Article abstract: The greatest pioneer in sex research since Sigmund Freud, Kinsey revolutionized the study of human sexual behavior by applying to it the methodology of scientific empiricism.
Alfred Charles Kinsey was born June 23, 1894, in Hoboken, New Jersey, to a self-made, forceful man, Alfred Seguine Kinsey, who became a professor of engineering at Stevens Institute of Technology. His mother, Sarah Ann, was extremely shy. The family had few friends and entertained sparingly. Alfred, Jr., was close neither to his parents nor to his younger brother, Robert. During his first ten years, he was troubled by rickets, a weak heart, and typhoid fever; the aftereffects of the last-named disease exempted him from military service in World War I.
The family moved to South Orange in 1903, and the frail boy developed a passionate, lifelong love for the out-of-doors, becoming an Eagle Scout and organizing his own troop. While in high school, he published his first article, “What Do Birds Do When It Rains?” based on hours of meticulous observation in fields and forests and presaging his penchant for detailed and precise analysis. Kinsey’s other compelling interest was the piano.
To please his overbearing father, Kinsey studied engineering for two years at Stevens Institute of Technology but then decided to attend Bowdoin College and major in biology. The father, outraged at his son’s defiance, refused him any financial aid once he had enrolled at Bowdoin. (The two were to meet only rarely in subsequent years.) Kinsey was a serious student who kept apart from most campus social activities; for relaxation, he played the piano, hiked in the woods, or starred on the debating team; he never dated.
After graduating magna cum laude in 1916, he entered Harvard’s distinguished Bussey Institute, majoring in taxonomy and serving as an instructor in biology and zoology while working for his Sc.D. degree, which he received in 1920. While at Bussey, Kinsey began collecting thousands of gall wasps, which fascinated him as living evidence of evolution. As he ranged over the country in his search for the insects, he encountered simple country residents with whom he developed empathy; in his later sex research he was to prove singularly skilled in interviewing people of rudimentary formal education. Moreover, he developed an intricate shorthand system for recording his findings concerning the galls; this system anticipated his intricate coding device for noting detailed sexual histories on a single sheet.
Indiana University offered Kinsey an assistant professorship in zoology, starting in the fall term of 1920. His decision to accept this bid over others was influenced by his having encountered, on the occasion of his job interview, a chemistry major named Clara Bracken McMillen. They married in June, 1921, had four children, and were harmoniously matched in their interests—she was also fascinated by insects and joined him on his gall-wasp hunts. The Kinseys took pride in building their own home and cultivating a garden that many visitors considered Bloomington’s most beautiful.

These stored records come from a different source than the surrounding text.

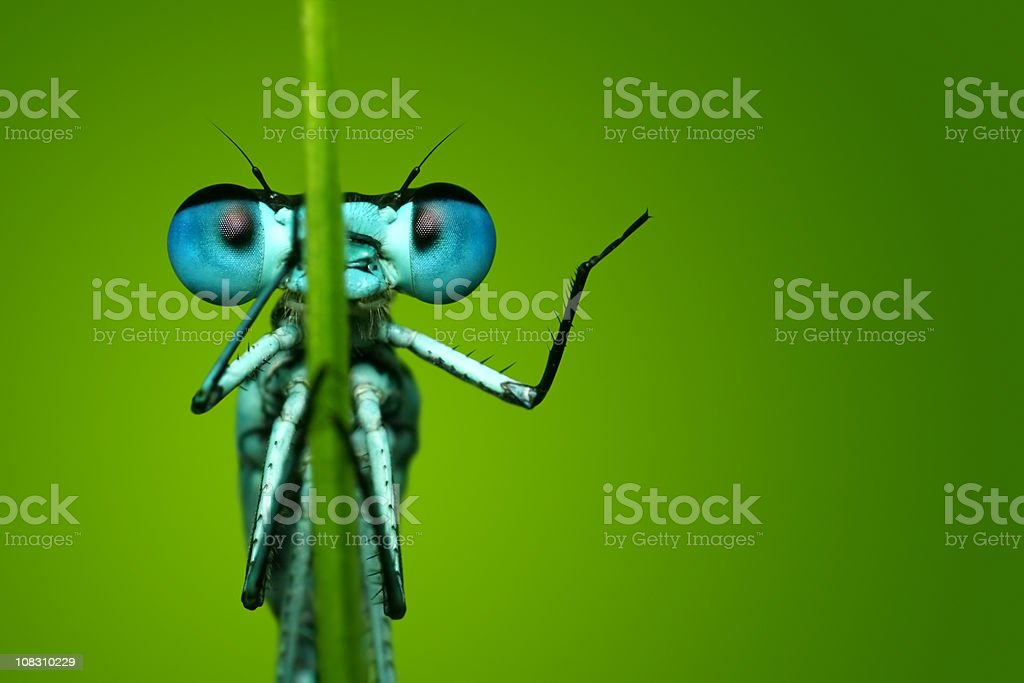 Blue Dragonfly Sitting on Blade of Grass stock photo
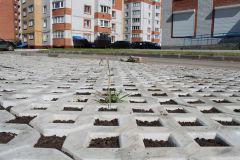 Фото автораВ Новочебоксарске появилась  первая экопарковка экопарковка
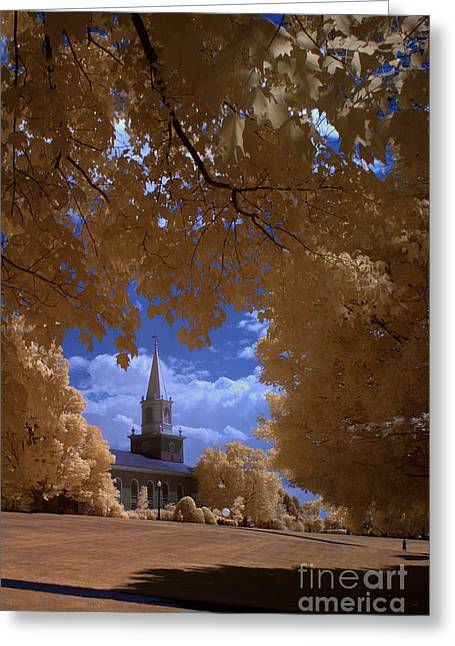 Lewisburg Greeting Cards - Bucknell 2 Greeting Card by Mike Kurec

Kinsey climbed the academic ladder smoothly, achieving a full professorship in 1929. He became the world’s leading authority on gall wasps, measuring and cataloging 3,500,000 specimens. He wrote a high school biology textbook, An Introduction to Biology (1926), which sold nearly half a million copies. In the 1930’s, he wrote three more biology texts and about twenty scholarly articles. Then came what proved the turning point of his career: He was asked by university administrators to coordinate a marriage course, initially to be taught in the summer of 1938. Kinsey was surprised to find no reliable statistical evidence regarding human sexual conduct. He decided that the empirical, taxonomic approach he had successfully used for his gall wasps and biology classes might also work well for sex research. He therefore began, in July, 1938, to take the sexual histories of those of his marriage course students who were willing to provide them.
Within a year, Kinsey had amassed 350 histories but in the process had aroused opposition among a few colleagues and within the conservative Bloomington community. The university’s president, Herman Wells, offered Kinsey the choice of continuing either the marriage course or his case-history project. As a trained research scientist, Kinsey naturally preferred to pursue his investigative studies, and he resigned from the course. He had found a second career that was to make this unassuming, modest Midwesterner world-famous.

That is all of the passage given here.